---------- Provided records ----------

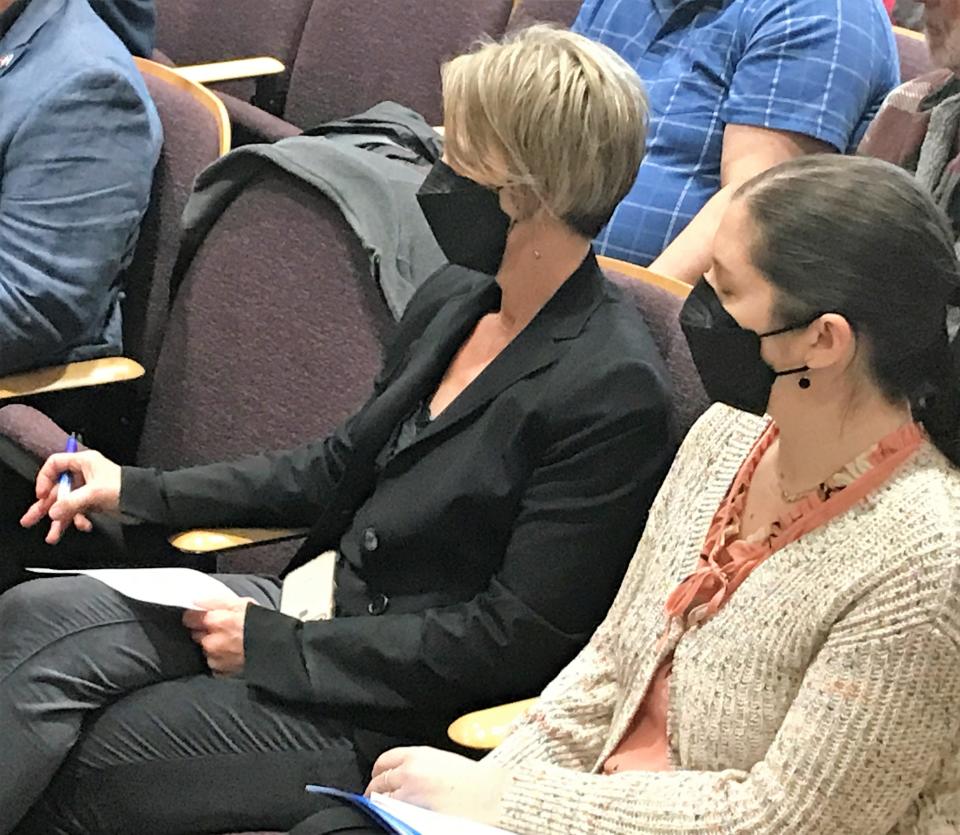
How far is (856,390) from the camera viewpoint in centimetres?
115

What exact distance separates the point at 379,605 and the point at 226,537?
0.87ft

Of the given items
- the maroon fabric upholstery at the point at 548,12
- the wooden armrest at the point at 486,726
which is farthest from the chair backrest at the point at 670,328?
the maroon fabric upholstery at the point at 548,12

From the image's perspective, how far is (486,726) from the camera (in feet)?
4.59

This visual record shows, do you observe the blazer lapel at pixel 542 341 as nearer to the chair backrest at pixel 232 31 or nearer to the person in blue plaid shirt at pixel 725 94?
the person in blue plaid shirt at pixel 725 94

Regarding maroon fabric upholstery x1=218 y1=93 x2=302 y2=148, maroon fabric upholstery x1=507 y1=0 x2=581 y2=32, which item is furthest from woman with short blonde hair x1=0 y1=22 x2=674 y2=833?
maroon fabric upholstery x1=218 y1=93 x2=302 y2=148

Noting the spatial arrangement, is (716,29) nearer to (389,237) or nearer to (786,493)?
(389,237)

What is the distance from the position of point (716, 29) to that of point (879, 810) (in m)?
1.45

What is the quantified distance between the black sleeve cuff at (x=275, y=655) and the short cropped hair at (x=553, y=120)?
55 centimetres

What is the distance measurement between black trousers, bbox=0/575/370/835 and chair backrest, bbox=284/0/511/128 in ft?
5.85

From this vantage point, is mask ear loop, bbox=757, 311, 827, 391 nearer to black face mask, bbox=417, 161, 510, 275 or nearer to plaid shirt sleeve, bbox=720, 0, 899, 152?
black face mask, bbox=417, 161, 510, 275

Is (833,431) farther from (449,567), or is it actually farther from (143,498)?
(143,498)

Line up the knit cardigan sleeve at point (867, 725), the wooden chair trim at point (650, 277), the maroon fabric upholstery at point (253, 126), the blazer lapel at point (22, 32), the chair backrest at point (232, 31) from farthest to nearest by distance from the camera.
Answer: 1. the chair backrest at point (232, 31)
2. the maroon fabric upholstery at point (253, 126)
3. the blazer lapel at point (22, 32)
4. the wooden chair trim at point (650, 277)
5. the knit cardigan sleeve at point (867, 725)

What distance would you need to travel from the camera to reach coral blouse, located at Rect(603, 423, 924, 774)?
114 centimetres

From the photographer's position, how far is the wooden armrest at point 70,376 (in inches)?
80.3
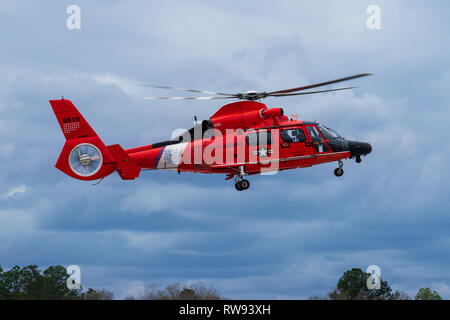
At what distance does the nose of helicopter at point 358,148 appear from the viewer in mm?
49125

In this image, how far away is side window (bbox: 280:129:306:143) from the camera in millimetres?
46906

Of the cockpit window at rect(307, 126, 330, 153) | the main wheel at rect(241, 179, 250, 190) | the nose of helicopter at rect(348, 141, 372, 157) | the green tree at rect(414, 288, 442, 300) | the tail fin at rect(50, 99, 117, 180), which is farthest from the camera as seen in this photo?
the green tree at rect(414, 288, 442, 300)

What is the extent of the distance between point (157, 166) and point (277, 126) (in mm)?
8564

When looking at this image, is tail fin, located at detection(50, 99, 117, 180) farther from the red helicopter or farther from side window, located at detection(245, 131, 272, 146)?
side window, located at detection(245, 131, 272, 146)

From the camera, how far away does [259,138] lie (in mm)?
46344

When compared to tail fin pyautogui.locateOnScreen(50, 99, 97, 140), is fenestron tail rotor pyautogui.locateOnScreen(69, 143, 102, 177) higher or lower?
lower

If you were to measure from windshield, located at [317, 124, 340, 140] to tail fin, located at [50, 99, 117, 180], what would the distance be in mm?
14561

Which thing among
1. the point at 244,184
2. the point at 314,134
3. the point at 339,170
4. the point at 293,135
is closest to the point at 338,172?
the point at 339,170

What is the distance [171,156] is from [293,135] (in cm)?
849

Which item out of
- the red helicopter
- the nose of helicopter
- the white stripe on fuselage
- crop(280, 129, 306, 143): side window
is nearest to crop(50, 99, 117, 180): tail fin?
the red helicopter

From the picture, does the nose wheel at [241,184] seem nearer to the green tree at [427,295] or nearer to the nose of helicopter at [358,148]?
the nose of helicopter at [358,148]
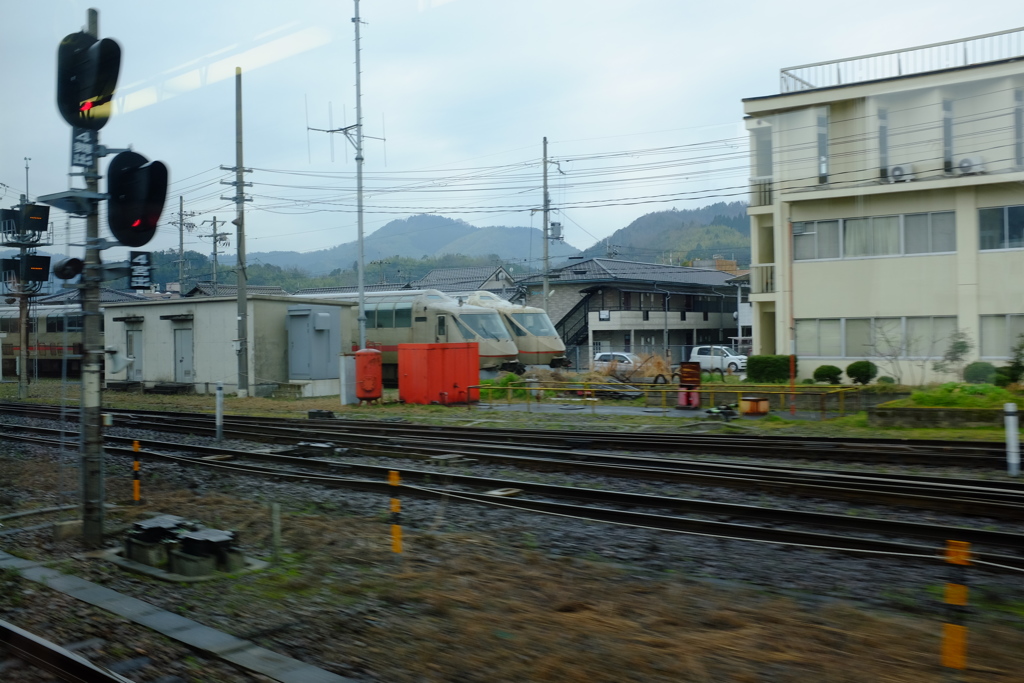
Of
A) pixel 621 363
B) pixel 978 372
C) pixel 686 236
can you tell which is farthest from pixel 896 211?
pixel 686 236

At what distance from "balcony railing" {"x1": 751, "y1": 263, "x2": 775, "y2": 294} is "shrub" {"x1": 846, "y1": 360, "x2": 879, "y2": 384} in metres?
5.18

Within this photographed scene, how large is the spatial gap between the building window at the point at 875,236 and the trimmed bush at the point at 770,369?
12.5 ft

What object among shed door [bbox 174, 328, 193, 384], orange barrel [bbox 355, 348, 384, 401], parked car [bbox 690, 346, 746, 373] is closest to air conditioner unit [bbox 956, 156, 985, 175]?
parked car [bbox 690, 346, 746, 373]

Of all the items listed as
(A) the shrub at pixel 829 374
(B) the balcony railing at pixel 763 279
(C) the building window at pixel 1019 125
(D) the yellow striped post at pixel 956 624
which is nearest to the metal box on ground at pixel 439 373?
(A) the shrub at pixel 829 374

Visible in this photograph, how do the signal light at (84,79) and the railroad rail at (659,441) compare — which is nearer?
the signal light at (84,79)

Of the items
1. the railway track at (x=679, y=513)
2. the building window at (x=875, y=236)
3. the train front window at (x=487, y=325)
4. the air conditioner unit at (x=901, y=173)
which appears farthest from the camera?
the train front window at (x=487, y=325)

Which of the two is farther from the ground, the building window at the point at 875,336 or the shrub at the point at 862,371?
the building window at the point at 875,336

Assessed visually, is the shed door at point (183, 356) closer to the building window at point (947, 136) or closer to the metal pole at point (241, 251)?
the metal pole at point (241, 251)

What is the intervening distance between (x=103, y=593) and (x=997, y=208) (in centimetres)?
2627

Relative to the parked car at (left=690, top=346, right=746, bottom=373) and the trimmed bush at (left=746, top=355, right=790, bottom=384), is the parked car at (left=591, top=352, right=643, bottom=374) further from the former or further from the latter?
the trimmed bush at (left=746, top=355, right=790, bottom=384)

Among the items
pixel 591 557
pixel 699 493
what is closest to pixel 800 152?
pixel 699 493

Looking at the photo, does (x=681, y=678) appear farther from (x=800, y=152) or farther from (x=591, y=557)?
(x=800, y=152)

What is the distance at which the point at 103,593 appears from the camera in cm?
646

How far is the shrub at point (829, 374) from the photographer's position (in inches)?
1030
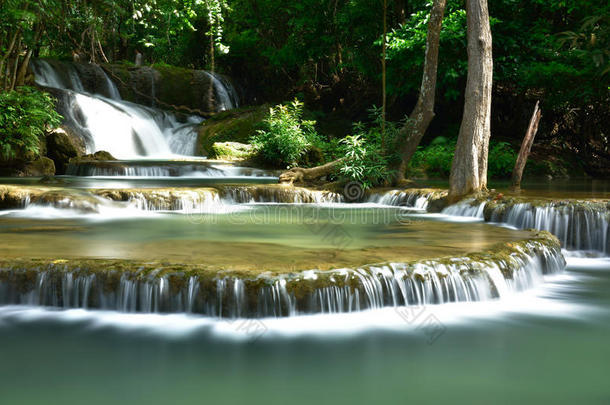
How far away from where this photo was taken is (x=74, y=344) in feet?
14.4

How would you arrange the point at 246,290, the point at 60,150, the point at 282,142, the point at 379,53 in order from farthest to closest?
the point at 379,53 → the point at 282,142 → the point at 60,150 → the point at 246,290

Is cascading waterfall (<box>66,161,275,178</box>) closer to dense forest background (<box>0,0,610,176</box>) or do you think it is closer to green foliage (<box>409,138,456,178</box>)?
dense forest background (<box>0,0,610,176</box>)

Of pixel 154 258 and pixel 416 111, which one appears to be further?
pixel 416 111

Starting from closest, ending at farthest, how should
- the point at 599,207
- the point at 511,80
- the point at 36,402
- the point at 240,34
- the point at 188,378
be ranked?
the point at 36,402 < the point at 188,378 < the point at 599,207 < the point at 511,80 < the point at 240,34

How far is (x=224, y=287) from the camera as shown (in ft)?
15.7

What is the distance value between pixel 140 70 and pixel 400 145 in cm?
1655

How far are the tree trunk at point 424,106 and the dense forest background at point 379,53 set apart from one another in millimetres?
3104

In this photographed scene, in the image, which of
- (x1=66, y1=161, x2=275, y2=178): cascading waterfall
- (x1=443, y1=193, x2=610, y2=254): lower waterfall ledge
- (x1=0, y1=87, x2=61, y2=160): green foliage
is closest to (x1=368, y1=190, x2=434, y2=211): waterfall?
(x1=443, y1=193, x2=610, y2=254): lower waterfall ledge

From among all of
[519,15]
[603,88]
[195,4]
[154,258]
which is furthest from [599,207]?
[195,4]

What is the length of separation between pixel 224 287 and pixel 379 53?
17.8 meters

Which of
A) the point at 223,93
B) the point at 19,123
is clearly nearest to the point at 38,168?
the point at 19,123

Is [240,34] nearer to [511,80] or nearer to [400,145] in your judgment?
[511,80]

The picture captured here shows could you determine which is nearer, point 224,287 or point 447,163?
point 224,287

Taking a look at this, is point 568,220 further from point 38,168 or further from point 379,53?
point 379,53
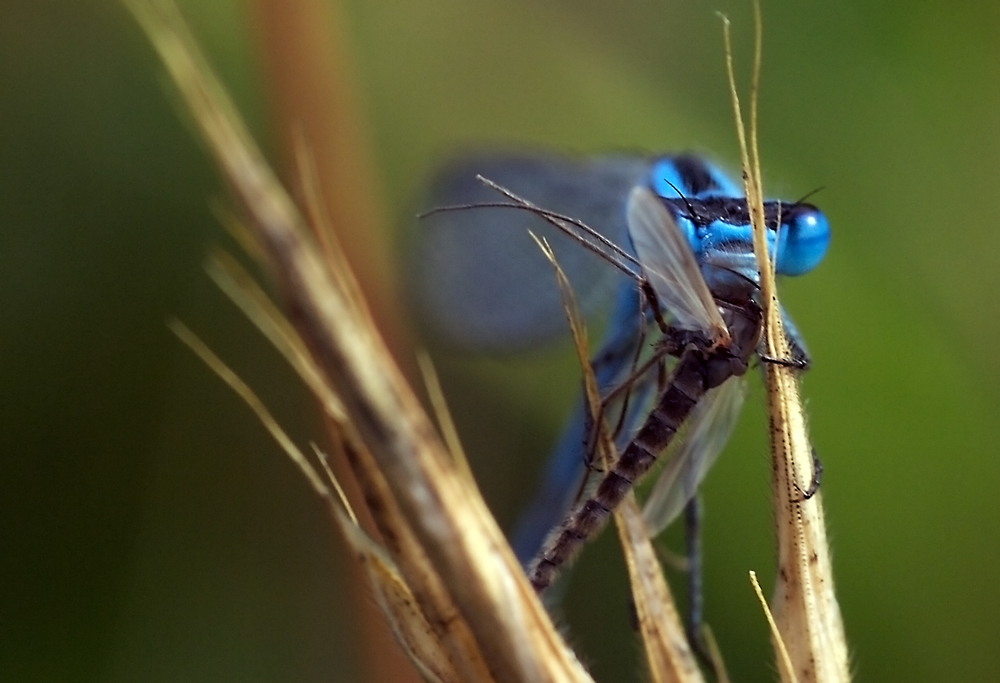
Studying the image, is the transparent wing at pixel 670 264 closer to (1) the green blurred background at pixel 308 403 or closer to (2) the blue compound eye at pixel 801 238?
(2) the blue compound eye at pixel 801 238

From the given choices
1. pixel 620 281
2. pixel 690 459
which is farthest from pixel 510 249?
pixel 690 459

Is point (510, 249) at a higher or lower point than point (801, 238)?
higher

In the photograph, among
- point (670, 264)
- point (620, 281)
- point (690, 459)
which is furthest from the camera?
point (620, 281)

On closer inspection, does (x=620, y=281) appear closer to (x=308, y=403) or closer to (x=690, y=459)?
(x=690, y=459)

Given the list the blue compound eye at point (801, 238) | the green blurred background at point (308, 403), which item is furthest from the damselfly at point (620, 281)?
the green blurred background at point (308, 403)

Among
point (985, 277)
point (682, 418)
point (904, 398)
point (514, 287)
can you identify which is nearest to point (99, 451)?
point (514, 287)

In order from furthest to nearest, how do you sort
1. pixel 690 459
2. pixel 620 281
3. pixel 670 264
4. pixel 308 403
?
1. pixel 308 403
2. pixel 620 281
3. pixel 690 459
4. pixel 670 264

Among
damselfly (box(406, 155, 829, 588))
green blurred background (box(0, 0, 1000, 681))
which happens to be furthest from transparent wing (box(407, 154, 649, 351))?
green blurred background (box(0, 0, 1000, 681))
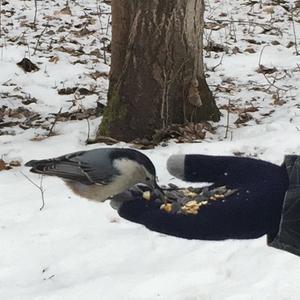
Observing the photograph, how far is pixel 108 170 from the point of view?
6.03 ft

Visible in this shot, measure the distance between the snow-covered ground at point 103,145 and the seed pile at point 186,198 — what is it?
2.48ft

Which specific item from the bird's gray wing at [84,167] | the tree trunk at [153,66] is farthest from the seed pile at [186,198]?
the tree trunk at [153,66]

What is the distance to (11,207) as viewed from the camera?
333 cm

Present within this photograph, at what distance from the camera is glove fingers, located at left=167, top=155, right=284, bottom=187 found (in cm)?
190

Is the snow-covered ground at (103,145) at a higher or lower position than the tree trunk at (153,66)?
lower

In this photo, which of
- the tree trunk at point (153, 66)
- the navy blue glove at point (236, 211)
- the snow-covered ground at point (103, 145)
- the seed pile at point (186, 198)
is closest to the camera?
the navy blue glove at point (236, 211)

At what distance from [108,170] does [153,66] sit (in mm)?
2260

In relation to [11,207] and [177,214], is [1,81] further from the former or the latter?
[177,214]

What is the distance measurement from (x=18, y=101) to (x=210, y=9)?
3940 millimetres

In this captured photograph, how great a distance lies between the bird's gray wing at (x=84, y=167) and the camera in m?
1.84

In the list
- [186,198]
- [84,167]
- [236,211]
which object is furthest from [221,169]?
[84,167]

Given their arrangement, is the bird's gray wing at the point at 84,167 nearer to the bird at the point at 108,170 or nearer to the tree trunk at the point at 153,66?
the bird at the point at 108,170

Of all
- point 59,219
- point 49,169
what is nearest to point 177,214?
point 49,169

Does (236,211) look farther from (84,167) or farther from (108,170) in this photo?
(84,167)
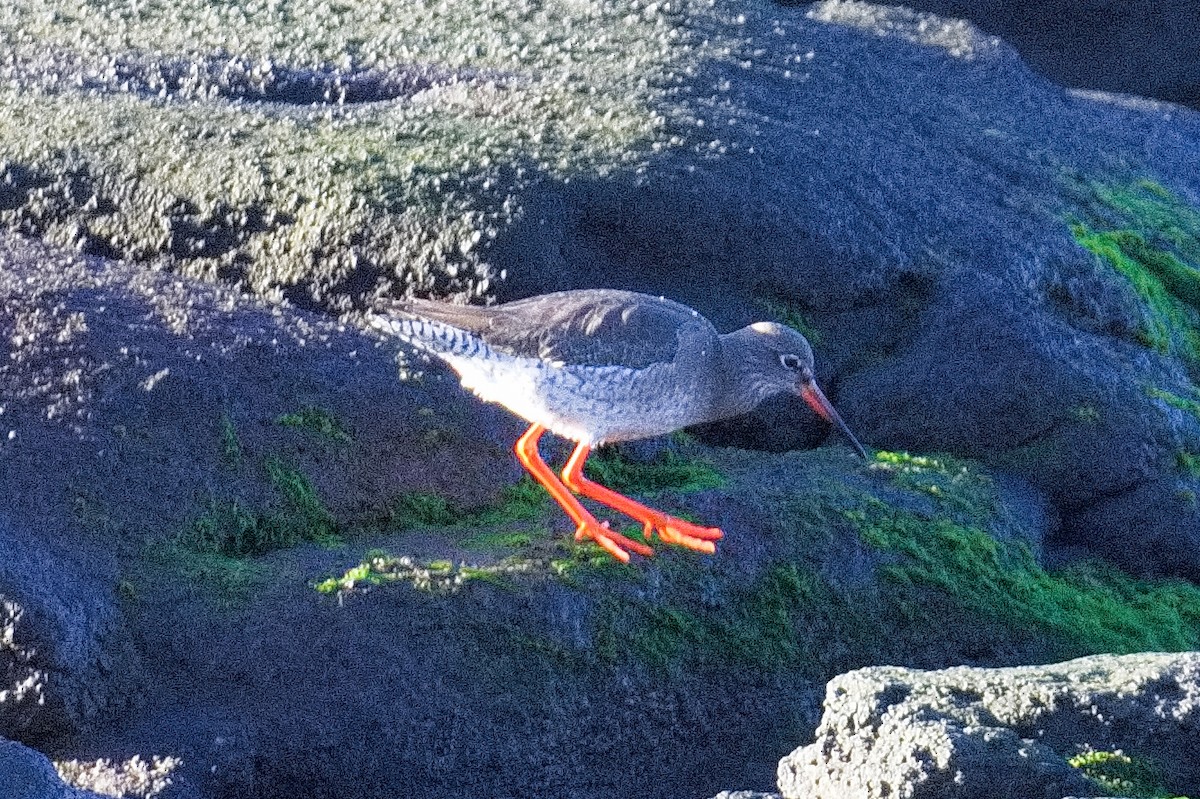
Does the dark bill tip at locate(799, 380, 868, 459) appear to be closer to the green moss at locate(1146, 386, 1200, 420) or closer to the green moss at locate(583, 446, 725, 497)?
the green moss at locate(583, 446, 725, 497)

----------

Only the lines from the one containing "What is the distance measurement from" through the end of the listing are to be quoted, exactly and with both ends included; pictures are left out.

What is the distance measurement from (x=18, y=101) to (x=210, y=9)?
3940 millimetres

In this captured photograph, how great a distance lies between the bird's gray wing at (x=84, y=167) and the camera in m?
1.84

In the list
- [186,198]
- [84,167]
- [236,211]
which object is furthest from [221,169]?
[84,167]

Given their arrangement, is the bird's gray wing at the point at 84,167 nearer to the bird at the point at 108,170 or nearer to the tree trunk at the point at 153,66?
the bird at the point at 108,170

Of all
- point 59,219
- point 49,169
what is nearest to point 177,214?
point 49,169

Does (236,211) look farther from (84,167) or farther from (108,170) in this photo?
(84,167)
Does the dark bill tip at locate(799, 380, 868, 459) appear to be closer to the green moss at locate(1146, 386, 1200, 420) or closer to the green moss at locate(583, 446, 725, 497)?
the green moss at locate(583, 446, 725, 497)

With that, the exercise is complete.